Let $v \in H^1(\mathbb{R}^2)^2$ such that $\operatorname{div} \ v = 0$ and $\omega = \operatorname{curl} \ v$, where $\operatorname{curl}$ is defined as $\operatorname{curl} \ v = \partial_1 v_2 - \partial_2 v_1$. Show that $\operatorname{curl}\ ((v \cdot \nabla)v) = v \cdot \nabla \omega$ in the sense of distributions. (The operator $(v \cdot \nabla)$ is defined as $\sum_i v_ i \partial_i$).
I really don't know where to start. The only hint I have is to start with functions $v \in \mathcal{C}^2(\mathbb{R^2})$.
I think the goal is to show that for every test function $\varphi \in \mathcal{D}(\mathbb{R}^2)$ (smooth compactly supported functions) we have that $$ \int \operatorname{curl} \ ((v \cdot \nabla)v) \varphi = \int v \cdot \nabla \omega \varphi. $$
Usually in questions like this my first idea is to integrate by parts, but I don't know how to apply that here.
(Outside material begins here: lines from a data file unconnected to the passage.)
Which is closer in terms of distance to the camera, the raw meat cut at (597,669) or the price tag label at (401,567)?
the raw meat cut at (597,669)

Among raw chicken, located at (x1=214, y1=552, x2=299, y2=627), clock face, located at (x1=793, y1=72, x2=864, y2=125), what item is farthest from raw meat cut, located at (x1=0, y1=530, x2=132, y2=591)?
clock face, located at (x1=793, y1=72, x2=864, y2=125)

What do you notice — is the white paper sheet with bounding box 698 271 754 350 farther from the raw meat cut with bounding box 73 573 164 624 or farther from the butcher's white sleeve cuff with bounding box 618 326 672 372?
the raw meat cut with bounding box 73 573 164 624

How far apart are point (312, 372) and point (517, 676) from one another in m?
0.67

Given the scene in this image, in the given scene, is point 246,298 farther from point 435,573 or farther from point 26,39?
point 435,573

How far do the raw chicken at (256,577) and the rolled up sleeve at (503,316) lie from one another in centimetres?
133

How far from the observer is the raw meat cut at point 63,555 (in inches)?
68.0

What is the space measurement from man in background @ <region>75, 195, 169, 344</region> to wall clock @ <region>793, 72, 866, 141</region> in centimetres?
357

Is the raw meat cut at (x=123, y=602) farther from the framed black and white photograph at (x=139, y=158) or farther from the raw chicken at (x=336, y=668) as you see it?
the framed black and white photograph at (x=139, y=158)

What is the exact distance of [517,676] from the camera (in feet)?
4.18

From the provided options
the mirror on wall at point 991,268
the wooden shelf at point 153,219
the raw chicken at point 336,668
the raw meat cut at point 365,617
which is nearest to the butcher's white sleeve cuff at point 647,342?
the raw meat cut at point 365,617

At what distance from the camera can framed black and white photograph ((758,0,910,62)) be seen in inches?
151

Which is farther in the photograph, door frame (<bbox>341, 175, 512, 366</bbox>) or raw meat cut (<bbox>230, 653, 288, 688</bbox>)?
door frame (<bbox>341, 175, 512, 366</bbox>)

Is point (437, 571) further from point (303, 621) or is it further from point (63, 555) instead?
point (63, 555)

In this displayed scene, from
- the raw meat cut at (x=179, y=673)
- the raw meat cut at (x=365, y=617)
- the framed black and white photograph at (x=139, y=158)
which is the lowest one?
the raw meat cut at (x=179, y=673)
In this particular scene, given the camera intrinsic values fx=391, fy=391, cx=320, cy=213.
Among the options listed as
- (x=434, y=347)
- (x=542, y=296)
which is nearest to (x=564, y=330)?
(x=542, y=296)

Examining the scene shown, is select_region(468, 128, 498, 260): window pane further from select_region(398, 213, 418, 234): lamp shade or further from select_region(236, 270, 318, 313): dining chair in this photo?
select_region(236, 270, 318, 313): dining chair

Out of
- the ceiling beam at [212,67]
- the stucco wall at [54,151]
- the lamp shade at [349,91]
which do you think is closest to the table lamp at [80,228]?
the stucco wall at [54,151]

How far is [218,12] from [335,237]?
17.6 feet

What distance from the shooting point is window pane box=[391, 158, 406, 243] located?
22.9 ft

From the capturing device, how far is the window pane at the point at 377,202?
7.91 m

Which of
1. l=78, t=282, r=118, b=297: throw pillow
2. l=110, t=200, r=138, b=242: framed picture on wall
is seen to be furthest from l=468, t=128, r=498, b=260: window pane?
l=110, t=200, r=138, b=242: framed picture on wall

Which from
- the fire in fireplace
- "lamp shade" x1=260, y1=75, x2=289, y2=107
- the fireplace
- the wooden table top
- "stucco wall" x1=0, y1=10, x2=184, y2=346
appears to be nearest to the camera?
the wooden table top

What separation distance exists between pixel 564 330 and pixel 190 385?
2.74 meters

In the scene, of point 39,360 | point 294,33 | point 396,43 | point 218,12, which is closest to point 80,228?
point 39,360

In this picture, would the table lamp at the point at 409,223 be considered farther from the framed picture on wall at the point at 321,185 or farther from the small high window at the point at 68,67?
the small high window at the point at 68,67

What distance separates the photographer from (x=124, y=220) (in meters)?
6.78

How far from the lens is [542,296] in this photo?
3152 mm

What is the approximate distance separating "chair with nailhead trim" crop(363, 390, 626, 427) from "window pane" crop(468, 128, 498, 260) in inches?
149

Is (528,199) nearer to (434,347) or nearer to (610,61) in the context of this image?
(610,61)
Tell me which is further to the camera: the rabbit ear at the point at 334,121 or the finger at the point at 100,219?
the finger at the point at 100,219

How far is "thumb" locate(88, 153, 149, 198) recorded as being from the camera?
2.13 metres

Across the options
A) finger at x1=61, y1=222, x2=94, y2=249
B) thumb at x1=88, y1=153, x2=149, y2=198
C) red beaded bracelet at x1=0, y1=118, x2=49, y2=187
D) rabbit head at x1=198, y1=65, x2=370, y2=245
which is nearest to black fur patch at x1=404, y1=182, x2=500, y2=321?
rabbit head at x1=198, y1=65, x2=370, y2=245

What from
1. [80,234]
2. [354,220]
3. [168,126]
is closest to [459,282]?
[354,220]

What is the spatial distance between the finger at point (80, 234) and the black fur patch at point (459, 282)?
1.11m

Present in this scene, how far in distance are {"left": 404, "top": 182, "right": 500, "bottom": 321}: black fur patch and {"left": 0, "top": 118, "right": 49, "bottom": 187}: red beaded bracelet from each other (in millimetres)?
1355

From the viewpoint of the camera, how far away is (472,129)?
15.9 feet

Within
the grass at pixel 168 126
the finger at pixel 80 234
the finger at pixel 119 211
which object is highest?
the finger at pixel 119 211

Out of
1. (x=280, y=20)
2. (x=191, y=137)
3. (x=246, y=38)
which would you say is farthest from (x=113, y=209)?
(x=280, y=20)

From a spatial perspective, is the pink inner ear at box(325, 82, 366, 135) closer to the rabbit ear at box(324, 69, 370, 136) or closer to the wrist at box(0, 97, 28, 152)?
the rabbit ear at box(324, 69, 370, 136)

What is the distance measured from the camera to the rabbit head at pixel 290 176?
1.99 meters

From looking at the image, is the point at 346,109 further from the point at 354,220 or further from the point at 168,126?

Edit: The part for $\mathcal{C}^2(\mathbb{R}^2)$ was actually pretty easy, I just needed to write everything in terms of the coordinates and identify the terms by swapping $\partial_1$ and $\partial_2$ which is allowed by Schwarz's Theorem. However I still don't know how to transfer this to the Sobolev space.